* **INSTRUCTIONS TO FOLLOW**:
Exactly as they appear, copy the lines of the listing from the one containing "What spacing exists" through the final line, both included, and nothing else.

--- start ---

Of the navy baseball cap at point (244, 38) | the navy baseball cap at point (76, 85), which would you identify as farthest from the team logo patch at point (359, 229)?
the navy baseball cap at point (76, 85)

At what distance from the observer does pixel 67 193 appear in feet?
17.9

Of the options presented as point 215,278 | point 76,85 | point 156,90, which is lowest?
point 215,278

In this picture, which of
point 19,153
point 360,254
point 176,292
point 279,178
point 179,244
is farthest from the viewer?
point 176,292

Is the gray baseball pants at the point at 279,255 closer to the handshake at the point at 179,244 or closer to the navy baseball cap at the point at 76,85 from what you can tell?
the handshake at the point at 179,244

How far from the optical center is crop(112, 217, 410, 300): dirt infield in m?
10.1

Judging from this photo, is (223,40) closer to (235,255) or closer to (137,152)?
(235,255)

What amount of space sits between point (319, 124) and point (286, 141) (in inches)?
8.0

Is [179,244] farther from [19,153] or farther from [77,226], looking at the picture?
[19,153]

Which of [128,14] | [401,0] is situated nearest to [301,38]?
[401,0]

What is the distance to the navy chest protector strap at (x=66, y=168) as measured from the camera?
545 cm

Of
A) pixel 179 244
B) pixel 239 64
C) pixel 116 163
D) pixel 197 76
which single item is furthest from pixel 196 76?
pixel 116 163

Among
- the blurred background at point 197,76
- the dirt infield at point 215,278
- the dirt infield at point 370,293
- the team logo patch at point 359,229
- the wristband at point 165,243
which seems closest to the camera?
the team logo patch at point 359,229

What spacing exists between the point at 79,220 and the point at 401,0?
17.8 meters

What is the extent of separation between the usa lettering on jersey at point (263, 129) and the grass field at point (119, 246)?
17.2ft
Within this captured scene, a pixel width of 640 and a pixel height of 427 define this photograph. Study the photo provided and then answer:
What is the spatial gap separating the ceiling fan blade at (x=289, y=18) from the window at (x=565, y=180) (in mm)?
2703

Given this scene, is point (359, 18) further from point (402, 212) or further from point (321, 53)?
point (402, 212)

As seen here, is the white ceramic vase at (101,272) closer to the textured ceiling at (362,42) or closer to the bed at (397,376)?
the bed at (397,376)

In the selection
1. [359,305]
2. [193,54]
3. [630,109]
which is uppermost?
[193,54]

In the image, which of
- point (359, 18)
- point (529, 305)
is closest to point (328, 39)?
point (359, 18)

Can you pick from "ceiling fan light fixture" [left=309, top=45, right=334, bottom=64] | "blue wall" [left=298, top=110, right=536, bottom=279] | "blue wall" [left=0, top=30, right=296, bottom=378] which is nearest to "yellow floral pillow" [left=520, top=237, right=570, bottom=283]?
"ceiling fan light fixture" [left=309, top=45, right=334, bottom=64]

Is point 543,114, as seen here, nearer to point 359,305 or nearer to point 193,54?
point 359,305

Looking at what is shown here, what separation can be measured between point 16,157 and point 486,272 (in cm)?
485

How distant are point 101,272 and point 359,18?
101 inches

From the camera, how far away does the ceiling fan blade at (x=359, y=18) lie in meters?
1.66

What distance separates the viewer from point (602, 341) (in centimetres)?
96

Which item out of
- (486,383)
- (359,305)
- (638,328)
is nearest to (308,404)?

--- end ---

* **WRITTEN ANSWER**:
What spacing exists between the point at 79,220 and the point at 401,0?
17.8 meters

What is the extent of separation between the usa lettering on jersey at point (263, 129) and the grass field at point (119, 246)?
17.2ft
Within this captured scene, a pixel width of 640 and a pixel height of 427 define this photograph. Study the photo provided and then answer:
What is the spatial gap separating the ceiling fan blade at (x=289, y=18) from the window at (x=565, y=180) (in mm)?
2703

Given this scene, is point (359, 18) further from point (402, 212) or further from point (321, 53)?
point (402, 212)

As seen here, is the white ceramic vase at (101,272) closer to the textured ceiling at (362,42) or closer to the bed at (397,376)?
the bed at (397,376)

In the selection
1. [359,305]
2. [193,54]
3. [630,109]
which is uppermost?
[193,54]

In the image, which of
- point (359, 18)
- point (529, 305)
is closest to point (328, 39)?
point (359, 18)

Can you pick from "ceiling fan light fixture" [left=309, top=45, right=334, bottom=64] | "blue wall" [left=298, top=110, right=536, bottom=279] | "blue wall" [left=0, top=30, right=296, bottom=378] which is nearest to "yellow floral pillow" [left=520, top=237, right=570, bottom=283]?
"ceiling fan light fixture" [left=309, top=45, right=334, bottom=64]

Is point 543,114, as seen here, nearer to point 359,305 or nearer to point 193,54?
point 359,305

Looking at what is shown here, what separation can be measured between point 16,157 and point 486,272 (in cm)?
485

How distant are point 101,272 and point 359,18?
101 inches

From the camera, how far away does the ceiling fan blade at (x=359, y=18) lie in meters?
1.66

What distance separates the viewer from point (602, 341) (in centimetres)?
96

Which item out of
- (486,383)
- (359,305)
- (638,328)
is nearest to (308,404)?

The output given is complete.